Like Swift, Monaghan expects budgets to be tight into next year. “It’s not going to wrap up at the end of the year and we roll back in with our 2020 slate in 2021; it’s not going to resolve itself quickly for us.”

In that sense, he predicts the network will be looking for “stocking fillers”, that is: “Shows you can have in the bank. I don’t mean huge franchises, I mean 8 x 1’s , and 10 x 1’s.”

While the executive says 10 is “sorted” in terms of multi-night franchises, it is “always” looking for comedy, both in scripted and light entertainment, as well as popular factual and drama.

“If anything, I hope we have healthy development budget moving forward, which is our plan, because… we need to become less reliant on huge volume shows, that a) are expensive, and b) have the option to fall over.”

For the ABC, the biggest challenges of the pandemic have been in the delivery of programs, the costs associated with having to shutdown production and pivoting its live studio shows.

Into the longer-term, director of entertainment and specialist Michael Carrington predicts further costs with kickstarting production, and flagged concerns for the future with regards to high-end drama and factual, and children’s content.

However, the ABC has repurposed internal funds into $5 million Fresh Start Fund, a development fund launched in April in response to the impact of the pandemic on the independent production sector.

The broadcaster received around 4,300 pitches for the initiative, 800 of which came in on the last night of submissions. All of the funding has now been earmarked.

For Carrington, the volume of applications speaks to to the vibrancy of the Australian industry – an industry he recognises has been in a fragile position the last few months. Pitches came from everyone from experienced professionals to uni students.

“Through the Fresh Start Fund we have identified new talent, creative ideas, different production models, and different formats. That’s taught us a bit of a lesson: that we need to open our doors a bit more often,” he said.

SBS has been in a relatively lucky position in that so far, commissioning budgets have been quarantined due to internal savings.

“So far we’ve managed to offset the underages in advertising, so the commissioning slate remains intact,” said director TV and online content Marshall Heald.

“All the shows that are delayed we have effectively carried forward into the future. We’re looking to resuming all of those and looking for new ideas for the future.”

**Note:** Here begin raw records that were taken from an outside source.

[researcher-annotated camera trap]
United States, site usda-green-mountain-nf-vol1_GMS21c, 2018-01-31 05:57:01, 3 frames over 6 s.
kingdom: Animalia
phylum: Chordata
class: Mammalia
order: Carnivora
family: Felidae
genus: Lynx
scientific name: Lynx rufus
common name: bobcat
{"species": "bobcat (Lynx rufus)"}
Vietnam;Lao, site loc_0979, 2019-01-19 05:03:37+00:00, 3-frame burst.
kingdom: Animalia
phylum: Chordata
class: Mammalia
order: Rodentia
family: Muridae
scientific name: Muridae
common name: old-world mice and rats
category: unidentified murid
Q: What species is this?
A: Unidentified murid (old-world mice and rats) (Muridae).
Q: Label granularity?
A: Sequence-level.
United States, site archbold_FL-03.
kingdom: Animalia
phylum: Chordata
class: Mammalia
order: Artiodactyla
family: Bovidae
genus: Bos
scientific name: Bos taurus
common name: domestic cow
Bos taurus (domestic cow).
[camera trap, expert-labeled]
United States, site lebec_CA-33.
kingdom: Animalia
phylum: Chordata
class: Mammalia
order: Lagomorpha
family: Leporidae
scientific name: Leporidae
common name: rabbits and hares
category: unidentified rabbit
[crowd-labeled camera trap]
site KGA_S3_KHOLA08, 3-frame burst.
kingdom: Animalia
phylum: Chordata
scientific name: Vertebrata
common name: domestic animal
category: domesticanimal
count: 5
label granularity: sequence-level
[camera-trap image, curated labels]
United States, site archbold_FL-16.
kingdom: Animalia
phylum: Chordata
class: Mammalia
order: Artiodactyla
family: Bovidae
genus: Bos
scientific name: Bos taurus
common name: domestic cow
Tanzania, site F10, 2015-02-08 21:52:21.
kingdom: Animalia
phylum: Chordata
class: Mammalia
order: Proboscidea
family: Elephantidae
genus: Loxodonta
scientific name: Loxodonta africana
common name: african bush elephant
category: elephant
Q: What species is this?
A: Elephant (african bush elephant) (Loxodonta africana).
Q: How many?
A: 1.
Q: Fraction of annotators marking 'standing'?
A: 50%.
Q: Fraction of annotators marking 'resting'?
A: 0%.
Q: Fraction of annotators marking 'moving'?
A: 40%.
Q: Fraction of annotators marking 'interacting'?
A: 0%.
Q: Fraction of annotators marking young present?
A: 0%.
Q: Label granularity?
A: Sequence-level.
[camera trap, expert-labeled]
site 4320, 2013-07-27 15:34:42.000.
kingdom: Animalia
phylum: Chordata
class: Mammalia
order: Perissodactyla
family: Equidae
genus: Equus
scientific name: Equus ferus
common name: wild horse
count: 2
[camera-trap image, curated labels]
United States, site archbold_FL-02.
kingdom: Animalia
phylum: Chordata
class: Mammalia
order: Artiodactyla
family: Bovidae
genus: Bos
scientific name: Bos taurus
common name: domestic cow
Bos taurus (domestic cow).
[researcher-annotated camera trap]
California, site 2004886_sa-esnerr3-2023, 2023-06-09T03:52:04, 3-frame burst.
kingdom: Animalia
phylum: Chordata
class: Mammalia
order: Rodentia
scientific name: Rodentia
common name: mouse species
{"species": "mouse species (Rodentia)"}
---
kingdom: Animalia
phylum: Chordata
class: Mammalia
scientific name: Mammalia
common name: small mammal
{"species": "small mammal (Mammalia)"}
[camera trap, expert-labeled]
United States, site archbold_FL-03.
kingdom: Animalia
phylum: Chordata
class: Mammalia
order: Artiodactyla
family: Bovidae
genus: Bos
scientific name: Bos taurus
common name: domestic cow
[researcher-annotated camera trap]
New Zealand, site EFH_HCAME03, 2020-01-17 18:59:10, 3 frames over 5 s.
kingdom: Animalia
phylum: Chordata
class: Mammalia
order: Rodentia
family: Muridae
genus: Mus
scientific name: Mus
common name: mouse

However, Heald pointed out it is still difficult to predict what costs will be in resuming production. “There’s cost differences on shows and getting them back up and running. Those may very well vary over time. So the question is: When do you resume production on some shows from a health and safety perspective, feasibility perspective, talent perspective and cost perspective?”

SBS is looking for more four-part dramas like The Hunting or short-form dramas like Robbie Hood; cut-through, flagship factual and low-cost, high volume food shows.

Yet looking to the future, Heald says the pandemic still has a long way to play out. “We are an acquisitions-led networks primarily, and I have no idea when a huge amount of shows I’ve bought are coming to the network… because everyone makes shows in advance, so far TV audiences have had a pretty seamless experience. But I do not think we should assume that 2021 will be so smooth.”

At NITV, production has actually increased during the pandemic, particularly news and current affairs, in efforts to bring information into Indigenous communities.

“It was really important for us to keep as many Indigenous production companies in operation [as possible], and we were able to think differently with our productions in order to do that. Particularly we did more animation,” said channel manager Tanya Denning Orman, who is also now director of SBS Indigenous content.

NITV is looking for projects that demonstrate Indigenous authorship across a range of genres, particularly female-led projects. A big focus at the moment is on children’s content, and projects that speak to the contemporary Indigenous experience.